→ Exercise goal: Which lines below contain "javascript"? Pull them out.

→ Extracted records:
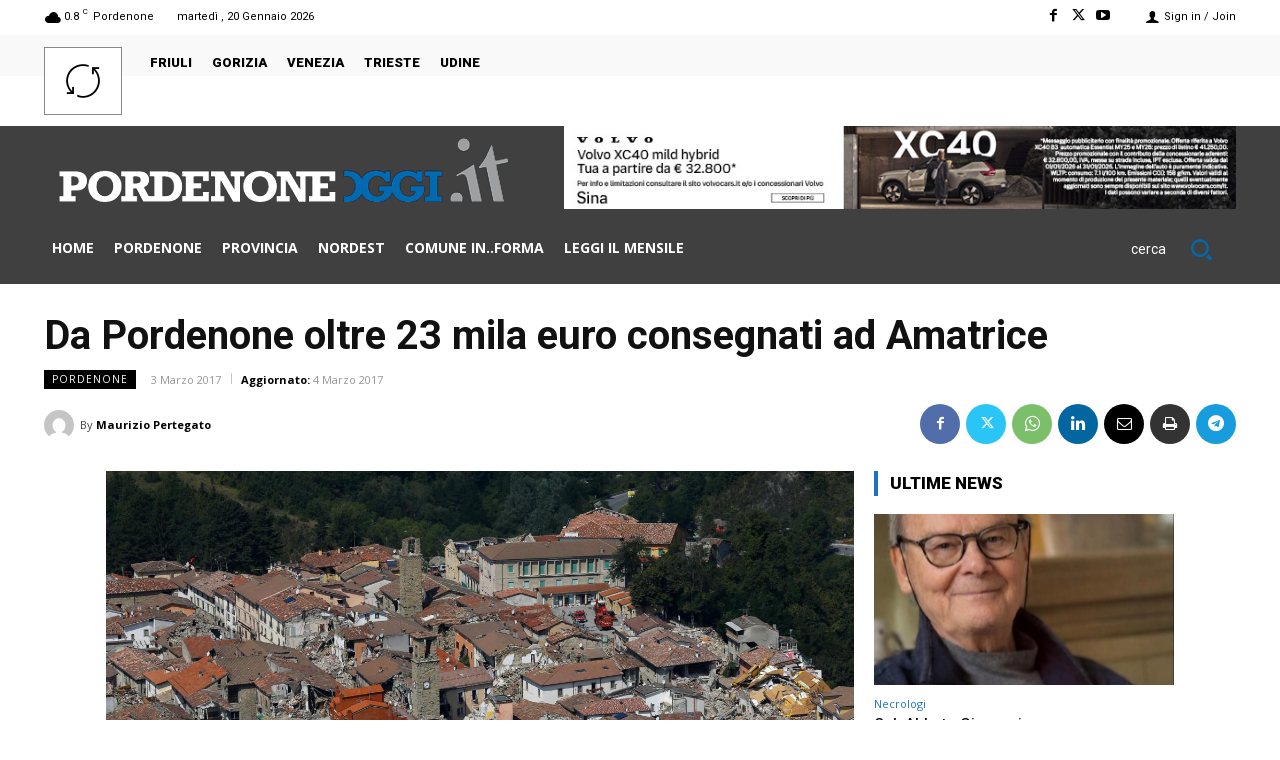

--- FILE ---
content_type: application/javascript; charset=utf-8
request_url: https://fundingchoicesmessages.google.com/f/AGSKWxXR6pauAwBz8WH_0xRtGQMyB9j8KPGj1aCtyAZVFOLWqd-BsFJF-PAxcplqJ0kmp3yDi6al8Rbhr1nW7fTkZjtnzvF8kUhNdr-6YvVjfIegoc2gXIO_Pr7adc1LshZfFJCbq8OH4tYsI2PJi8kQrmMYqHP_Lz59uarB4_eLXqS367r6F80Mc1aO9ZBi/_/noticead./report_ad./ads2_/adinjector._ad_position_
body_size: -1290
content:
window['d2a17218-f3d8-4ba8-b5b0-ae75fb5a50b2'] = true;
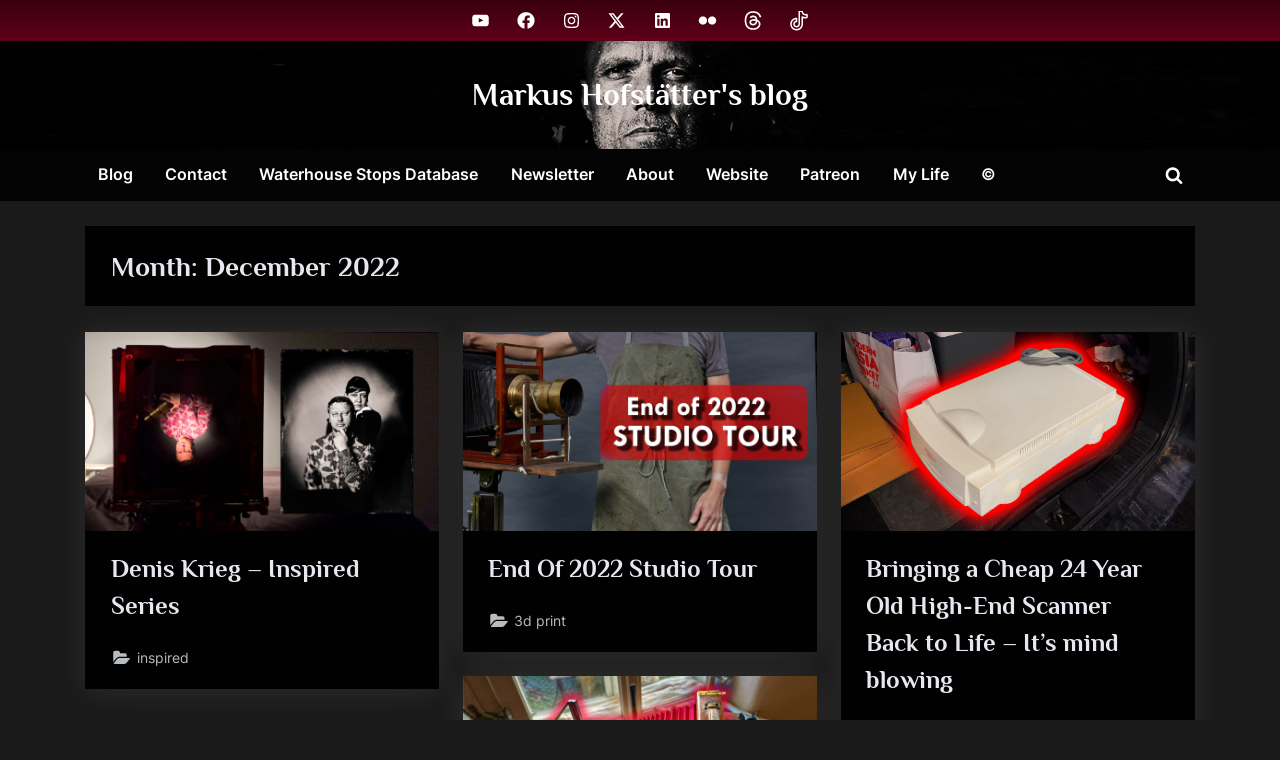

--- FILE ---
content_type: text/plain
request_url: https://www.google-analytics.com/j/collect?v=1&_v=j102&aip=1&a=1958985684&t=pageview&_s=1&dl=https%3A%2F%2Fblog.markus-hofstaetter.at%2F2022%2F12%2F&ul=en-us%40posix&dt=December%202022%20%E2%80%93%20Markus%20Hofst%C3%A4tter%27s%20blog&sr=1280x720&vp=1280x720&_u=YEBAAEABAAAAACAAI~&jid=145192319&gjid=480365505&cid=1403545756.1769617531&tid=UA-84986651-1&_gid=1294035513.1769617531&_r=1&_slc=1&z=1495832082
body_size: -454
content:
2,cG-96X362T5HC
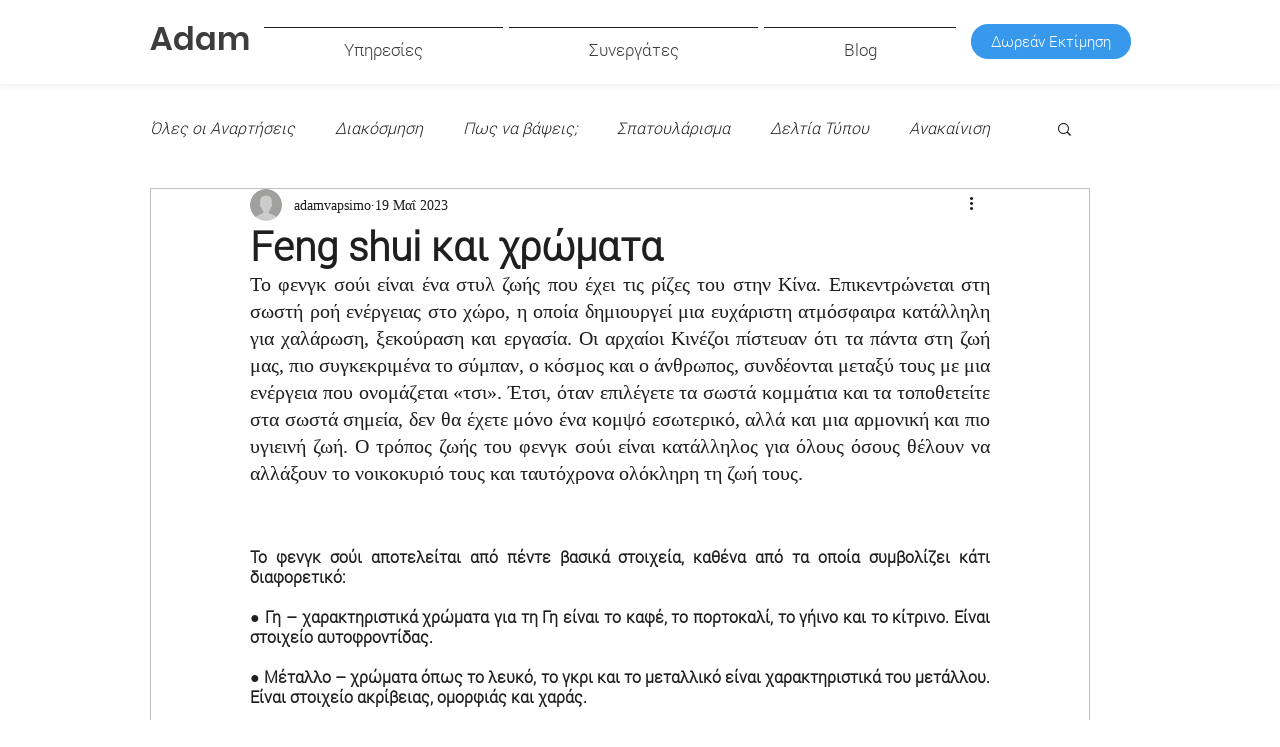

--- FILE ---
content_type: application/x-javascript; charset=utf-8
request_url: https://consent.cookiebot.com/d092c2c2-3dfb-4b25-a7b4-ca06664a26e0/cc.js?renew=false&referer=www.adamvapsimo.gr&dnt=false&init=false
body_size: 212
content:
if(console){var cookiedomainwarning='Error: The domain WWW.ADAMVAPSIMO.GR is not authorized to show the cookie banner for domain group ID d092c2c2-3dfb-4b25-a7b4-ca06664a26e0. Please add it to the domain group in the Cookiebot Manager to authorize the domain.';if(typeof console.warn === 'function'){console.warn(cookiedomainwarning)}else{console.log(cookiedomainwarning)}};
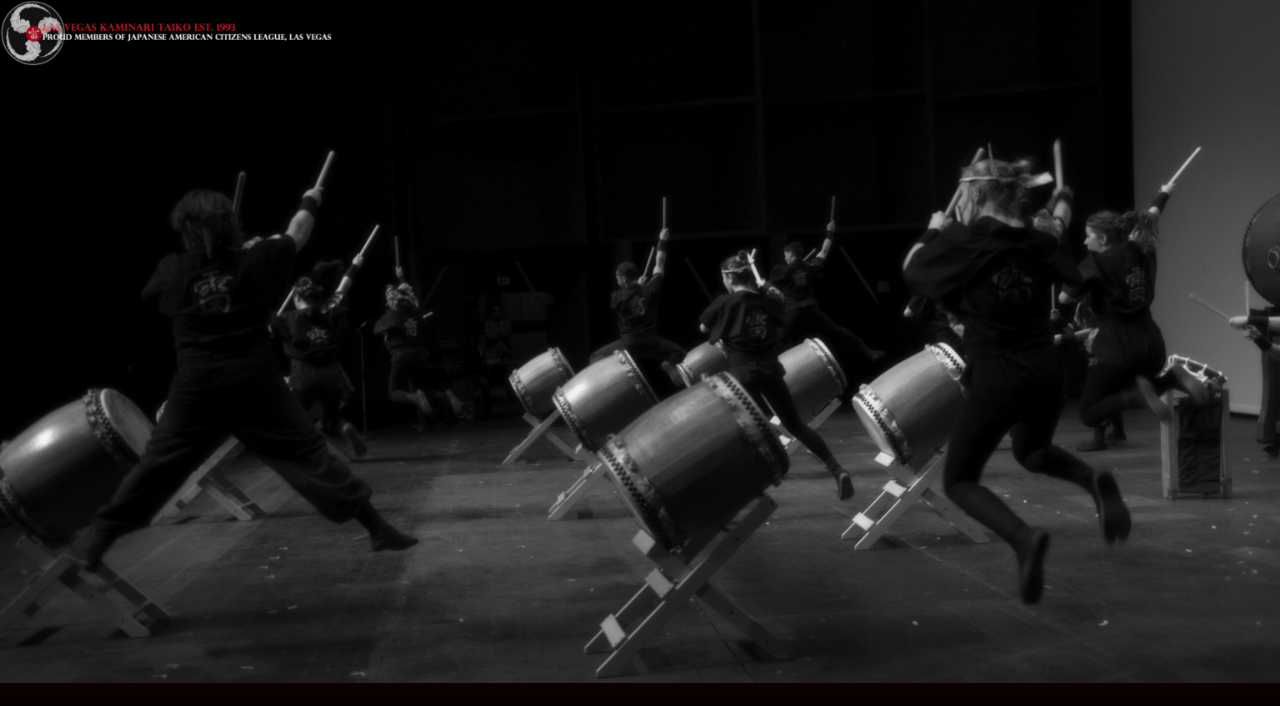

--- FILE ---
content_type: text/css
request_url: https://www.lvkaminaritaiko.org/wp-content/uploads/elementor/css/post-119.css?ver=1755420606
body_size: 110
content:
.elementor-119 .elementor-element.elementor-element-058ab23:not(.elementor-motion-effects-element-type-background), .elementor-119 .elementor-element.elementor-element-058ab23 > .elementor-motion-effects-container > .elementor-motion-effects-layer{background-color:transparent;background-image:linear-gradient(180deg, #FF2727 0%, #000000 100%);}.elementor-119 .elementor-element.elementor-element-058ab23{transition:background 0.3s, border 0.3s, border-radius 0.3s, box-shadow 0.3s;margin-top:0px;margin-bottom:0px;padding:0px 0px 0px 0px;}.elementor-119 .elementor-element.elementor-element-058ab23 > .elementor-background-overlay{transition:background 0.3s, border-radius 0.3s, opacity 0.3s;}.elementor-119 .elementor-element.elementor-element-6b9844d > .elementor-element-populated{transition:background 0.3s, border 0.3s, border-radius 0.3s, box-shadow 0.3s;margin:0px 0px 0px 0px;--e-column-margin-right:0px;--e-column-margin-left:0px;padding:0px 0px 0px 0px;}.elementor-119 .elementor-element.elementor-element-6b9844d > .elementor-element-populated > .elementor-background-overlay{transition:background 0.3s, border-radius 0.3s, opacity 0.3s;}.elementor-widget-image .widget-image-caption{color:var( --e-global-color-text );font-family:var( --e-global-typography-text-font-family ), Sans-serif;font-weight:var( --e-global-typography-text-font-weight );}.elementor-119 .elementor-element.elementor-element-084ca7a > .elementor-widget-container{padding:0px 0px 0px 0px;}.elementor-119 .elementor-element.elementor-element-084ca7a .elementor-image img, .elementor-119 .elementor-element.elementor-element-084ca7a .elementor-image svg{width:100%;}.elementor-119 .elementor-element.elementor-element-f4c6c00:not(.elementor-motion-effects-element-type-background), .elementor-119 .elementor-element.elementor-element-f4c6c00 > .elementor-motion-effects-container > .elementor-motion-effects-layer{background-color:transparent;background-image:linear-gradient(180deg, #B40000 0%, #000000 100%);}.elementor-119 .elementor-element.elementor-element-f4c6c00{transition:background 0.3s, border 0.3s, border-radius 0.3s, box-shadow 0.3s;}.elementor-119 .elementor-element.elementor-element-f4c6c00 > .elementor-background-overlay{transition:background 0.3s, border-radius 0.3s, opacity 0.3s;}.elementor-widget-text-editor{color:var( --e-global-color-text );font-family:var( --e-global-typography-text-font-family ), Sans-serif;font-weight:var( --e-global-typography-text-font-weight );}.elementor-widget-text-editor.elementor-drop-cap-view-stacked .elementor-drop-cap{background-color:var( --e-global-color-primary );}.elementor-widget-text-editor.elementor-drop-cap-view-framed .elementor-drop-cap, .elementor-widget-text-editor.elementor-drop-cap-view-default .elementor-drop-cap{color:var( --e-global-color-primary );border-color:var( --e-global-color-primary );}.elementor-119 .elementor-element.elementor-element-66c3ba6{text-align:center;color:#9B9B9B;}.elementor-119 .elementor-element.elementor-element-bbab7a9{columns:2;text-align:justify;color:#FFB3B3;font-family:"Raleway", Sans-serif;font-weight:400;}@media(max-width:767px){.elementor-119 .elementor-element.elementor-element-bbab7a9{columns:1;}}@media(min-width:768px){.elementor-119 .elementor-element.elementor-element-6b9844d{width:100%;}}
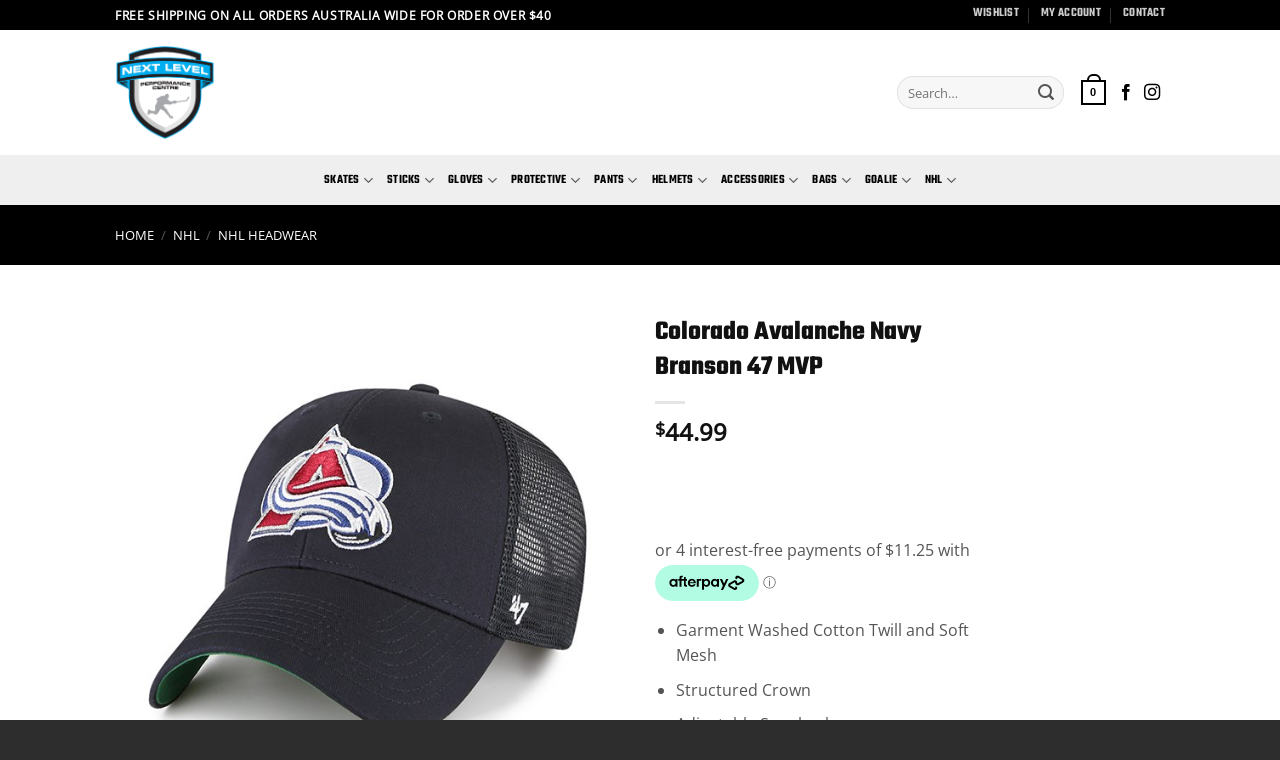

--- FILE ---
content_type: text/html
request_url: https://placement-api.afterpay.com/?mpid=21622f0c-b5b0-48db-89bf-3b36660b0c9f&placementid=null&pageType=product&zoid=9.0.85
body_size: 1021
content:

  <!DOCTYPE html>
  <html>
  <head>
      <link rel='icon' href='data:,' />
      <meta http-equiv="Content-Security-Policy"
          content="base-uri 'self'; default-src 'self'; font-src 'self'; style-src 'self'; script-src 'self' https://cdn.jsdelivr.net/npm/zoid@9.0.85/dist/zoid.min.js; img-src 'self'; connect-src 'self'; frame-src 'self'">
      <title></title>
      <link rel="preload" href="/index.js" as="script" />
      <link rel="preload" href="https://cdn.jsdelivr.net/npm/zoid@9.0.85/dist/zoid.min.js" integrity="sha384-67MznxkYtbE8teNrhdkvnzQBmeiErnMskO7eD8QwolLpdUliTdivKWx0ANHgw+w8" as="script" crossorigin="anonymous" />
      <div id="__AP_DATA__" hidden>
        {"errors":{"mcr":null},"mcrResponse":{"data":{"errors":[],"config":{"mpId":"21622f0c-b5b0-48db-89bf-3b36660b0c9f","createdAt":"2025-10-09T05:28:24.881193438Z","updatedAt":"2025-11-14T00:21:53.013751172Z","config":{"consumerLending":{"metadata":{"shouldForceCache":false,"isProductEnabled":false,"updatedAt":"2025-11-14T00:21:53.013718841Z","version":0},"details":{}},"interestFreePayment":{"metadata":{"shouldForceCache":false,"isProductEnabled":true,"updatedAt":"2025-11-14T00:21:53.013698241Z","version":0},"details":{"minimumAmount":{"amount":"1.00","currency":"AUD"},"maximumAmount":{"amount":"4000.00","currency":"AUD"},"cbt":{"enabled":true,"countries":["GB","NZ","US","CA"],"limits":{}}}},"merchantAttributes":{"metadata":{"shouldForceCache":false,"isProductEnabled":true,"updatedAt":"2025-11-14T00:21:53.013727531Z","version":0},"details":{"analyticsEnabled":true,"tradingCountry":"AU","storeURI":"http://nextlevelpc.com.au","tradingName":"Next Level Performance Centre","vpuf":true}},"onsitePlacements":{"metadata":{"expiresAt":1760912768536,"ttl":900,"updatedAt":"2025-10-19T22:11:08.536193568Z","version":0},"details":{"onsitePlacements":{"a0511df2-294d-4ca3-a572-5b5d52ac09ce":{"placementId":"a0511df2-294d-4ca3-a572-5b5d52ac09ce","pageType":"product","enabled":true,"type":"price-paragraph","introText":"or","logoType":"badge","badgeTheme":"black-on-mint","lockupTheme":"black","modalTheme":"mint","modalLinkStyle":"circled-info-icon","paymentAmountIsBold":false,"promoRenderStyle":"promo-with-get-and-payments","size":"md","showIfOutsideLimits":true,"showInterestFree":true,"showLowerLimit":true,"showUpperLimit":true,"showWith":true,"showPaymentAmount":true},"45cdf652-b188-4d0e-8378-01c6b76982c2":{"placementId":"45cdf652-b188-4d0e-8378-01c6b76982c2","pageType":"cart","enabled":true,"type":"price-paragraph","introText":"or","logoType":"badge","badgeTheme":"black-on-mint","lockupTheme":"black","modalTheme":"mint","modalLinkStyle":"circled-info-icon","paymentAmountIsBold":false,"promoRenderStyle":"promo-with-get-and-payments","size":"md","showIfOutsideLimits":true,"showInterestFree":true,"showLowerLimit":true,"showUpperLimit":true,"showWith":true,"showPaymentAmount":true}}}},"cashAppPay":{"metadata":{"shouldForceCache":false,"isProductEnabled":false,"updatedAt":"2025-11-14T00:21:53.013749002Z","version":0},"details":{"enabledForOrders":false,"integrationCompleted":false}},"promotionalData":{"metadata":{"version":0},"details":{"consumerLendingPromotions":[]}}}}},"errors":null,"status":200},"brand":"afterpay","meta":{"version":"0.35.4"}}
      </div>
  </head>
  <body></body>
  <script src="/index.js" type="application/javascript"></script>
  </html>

→ Result:
content_type: application/javascript; charset=utf-8
content_type: application/x-javascript; charset=utf-8
  <script src="/index.js" type="application/javascript"></script>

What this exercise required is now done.